ELF

2K 172 268
                                    

Die Routine, sie war zurück.

Er trank seinen Kaffee, ich meinen Tee.

Wir sprachen nur über das Nötigste.

Ich ging oft meine Eltern besuchen, verbrachte viel Zeit an dem Gemälde, welches ich ihnen zu Schenken plante. Meinem Vater ging es mal gut, mal hatte er Probleme beim Atmen.

Er arbeitete, wie gewöhnlich den ganzen Tag. Vielleicht traf er sich mit ihr.

Abends duschte er, wir aßen tonlos zusammen und dass mein Vater nicht kurz davor war zu Sterben erzählte ich ihm lächelnd, da es das Einzige war, was meine Mundwinkel zum Leben erweckte.

Die Tage vergingen. Viele Tage.

Dann waren es mehrere Wochen. Der Herbst kam. Es wurde kälter. Meine Hoffnung erlosch mit dem Abgang der Sonne. Wir lebten aneinander vorbei. Aber meinem Vater ging es gut, was mich innerlich erleichterte und gleichzeitig dafür sorgte, dass ich die Stille im Haus ertragen musste.

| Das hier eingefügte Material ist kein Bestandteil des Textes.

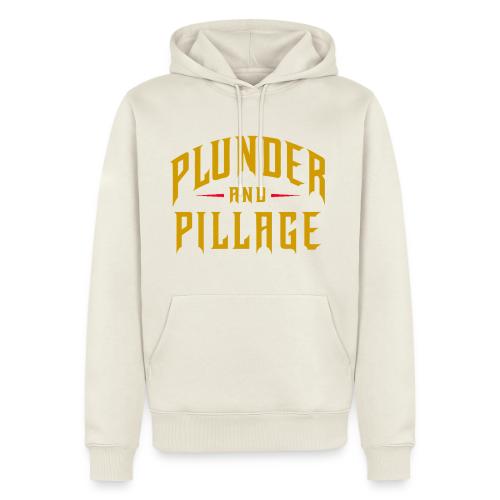 Plunder and Pillage - Men's Premium Hoodie
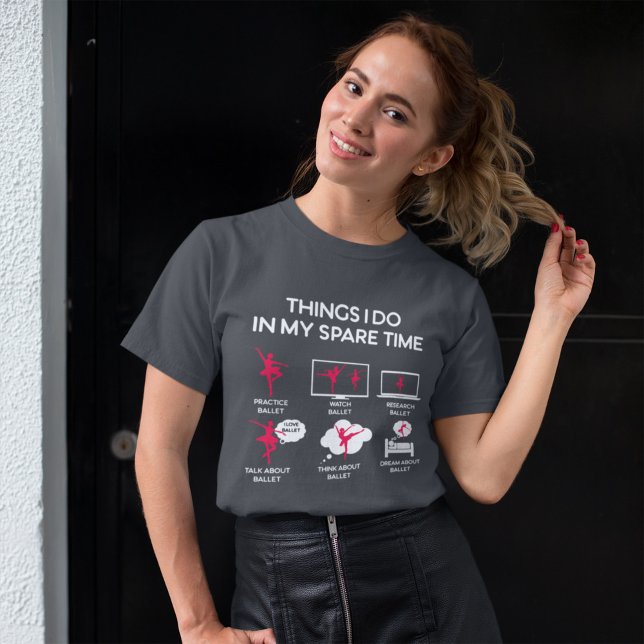 T-shirt Ballet Que Je Fais Dans Mon Temps Libre (Créateur téléchargé)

Eines Abends saß ich auf der Couch und gerade, als er nach dem Duschen noch mit den schwarzen nassen Haaren das Wohnzimmer betrat um den Schrank zu öffnen, klingelte mein Telefon.

Es lag auf dem Schrank. Er nahm es in die Hand, las den Namen und gab es mir, ohne die Augen von mir zu nehmen.

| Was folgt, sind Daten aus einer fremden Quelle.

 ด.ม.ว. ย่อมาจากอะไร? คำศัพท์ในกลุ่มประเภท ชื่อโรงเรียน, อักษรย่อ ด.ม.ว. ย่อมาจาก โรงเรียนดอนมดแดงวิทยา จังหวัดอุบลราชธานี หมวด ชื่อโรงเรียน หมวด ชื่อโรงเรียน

Auf dem Telefon blinkte eine unbekannte Nummer auf.

"Mit wem spreche ich?"

Er sah auf meine Lippen, ging nicht zurück zum Schrank, als wäre er genau so neugierig. Das verunsicherte mich. Eine Nervosität durchflutete meinen Körper, während ich drauf wartete, dass mir die Person antwortete.

"Drei Mal darfst du raten, Liebling. Raphael, dem einzig wahren Raphael"

Ich lachte auf. Er runzelte die Stirn.

"Woher hast du meine Nummer? Du stakst mich doch nicht etwa, der?"

Ich drückte meine Hand auf das Mikrofon und flüsterte meinem Ehemann den Namen Raphael zu. Seine Stirnrunzeln löste sich und mit einem Mal starrte er mich so desinteressiert an, dass es mich schon erschrak. Er drehte sich um, ging zum Schrank.

"Das wünschst du dir wohl. Ich habe sie von Cecilé. Henry und die anderen Kerle haben für morgen Abend einen Abend im Kokos ausgemacht. Ich nehme mal an, dass Cecilé und du auch dabei seid"

Ich sah zu ihm.

"Nein, Raphael. Ich habe ohnehin keine Zeit. Ein ander Mal, ja?"

Wenn er mich dabei haben wollte, hätte dieser Mann mit dem breiten Rücken, dessen Muskeln sich geschmeidig unter dem schwarzen Shirt bewegten, mich bereits eingeladen.

Raphael beschwerte sich noch in zwei Sätzen, bis wir dann auflegten.

"Der Typ von der Feier?"

Ich legte das Telefon auf den Tisch vor der Couch.

"Raphael ist sein Name, ja", antwortete ich und nahm mein Roman wieder zur Hand.